My World Series is sticking it to the dastardly Mets fans who see Juan Soto – a player even the most ardent Yankee haters conceded just seems like he was born to be a Yankee – and petulantly say “mine.” To send them all back to brunch. To see Hal Steinbrenner step up and be a proper steward of the most prestigious sports franchise on planet earth, by realizing how imperative it is to keep the modern day Ruth and Gehrig together. To justify me spending over $60 on two hot dogs, two beers and an order of fries to split with my girlfriend at Game 1 of the ALDS. To justify my dad having to listen on the radio during the games that were broadcast on Apple TV+, because apparently the revenue from having their own cable channel isn’t enough for the Yankees. My World Series now is to just not be embarrassed.
If that doesn’t happen, I’ll have to recalibrate again, maybe even divest a bit. But if the Yankees win this World Series, I’ll exhale. Following baseball is such a day in, day out ritual, I think it’s hard to cast the diehards in any fanbase as unsympathetic, however blessed they may be. I’ve already seen my team win more than most fans do in their entire lifetimes, and I’ve experienced some of the most bitter losses in baseball history. I’ve come to appreciate all the shades between, I just ask that the daily soap I watch keeps the characters I like.

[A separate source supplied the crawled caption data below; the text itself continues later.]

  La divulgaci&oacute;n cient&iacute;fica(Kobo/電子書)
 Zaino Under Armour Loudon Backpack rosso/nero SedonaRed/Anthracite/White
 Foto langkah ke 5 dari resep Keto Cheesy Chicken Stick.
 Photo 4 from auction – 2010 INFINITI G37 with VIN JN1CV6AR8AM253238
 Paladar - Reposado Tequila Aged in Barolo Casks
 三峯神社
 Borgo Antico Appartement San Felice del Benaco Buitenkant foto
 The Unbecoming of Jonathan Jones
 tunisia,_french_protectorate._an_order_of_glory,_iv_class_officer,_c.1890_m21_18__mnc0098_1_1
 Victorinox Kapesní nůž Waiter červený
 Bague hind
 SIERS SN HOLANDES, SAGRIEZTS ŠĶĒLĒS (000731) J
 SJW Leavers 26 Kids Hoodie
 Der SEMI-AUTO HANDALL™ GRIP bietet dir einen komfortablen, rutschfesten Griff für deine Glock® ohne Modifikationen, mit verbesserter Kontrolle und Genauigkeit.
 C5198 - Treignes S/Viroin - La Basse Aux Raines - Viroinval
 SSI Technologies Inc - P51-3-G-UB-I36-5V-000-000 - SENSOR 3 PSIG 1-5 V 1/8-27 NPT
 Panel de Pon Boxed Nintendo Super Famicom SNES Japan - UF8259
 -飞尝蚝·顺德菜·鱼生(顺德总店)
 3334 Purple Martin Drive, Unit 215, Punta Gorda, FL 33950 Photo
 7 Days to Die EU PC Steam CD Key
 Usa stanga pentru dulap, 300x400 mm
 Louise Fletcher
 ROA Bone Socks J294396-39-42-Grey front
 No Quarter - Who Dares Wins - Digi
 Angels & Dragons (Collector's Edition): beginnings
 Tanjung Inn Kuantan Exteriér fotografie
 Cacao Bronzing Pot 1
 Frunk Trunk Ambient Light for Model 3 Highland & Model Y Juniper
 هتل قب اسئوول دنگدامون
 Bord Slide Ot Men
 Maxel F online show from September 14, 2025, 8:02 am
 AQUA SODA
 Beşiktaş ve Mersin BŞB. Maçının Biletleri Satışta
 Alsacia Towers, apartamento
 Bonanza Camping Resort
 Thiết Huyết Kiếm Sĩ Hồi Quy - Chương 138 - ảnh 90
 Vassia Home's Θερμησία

This fine essay epitomizes the fundamental difference between the mindset of Yankee fans and Met fans. This is a Yankee fan complaining that he's expected to feel disappointment that his team didn't win it all. He rightfully says, no, even seasons that don't end in a World Series Championship can be special. But what he's also saying - without saying it - is that he wishes his team's fans were more like Met fans, who can still regard this most recent season as an all-time, special, smile-inducing season, even though their season ended BEFORE the Yankees' season. It's the privilege of not winning it all in 38 years. The author's pot shots at an annoying subset of Met fans exposes that it is jealousy which lies at the root of this essay. Come on, man, you're better than that. How about something we can agree on - that the little dance the Dodgers do on the bases is, to put it lightly, unmanly?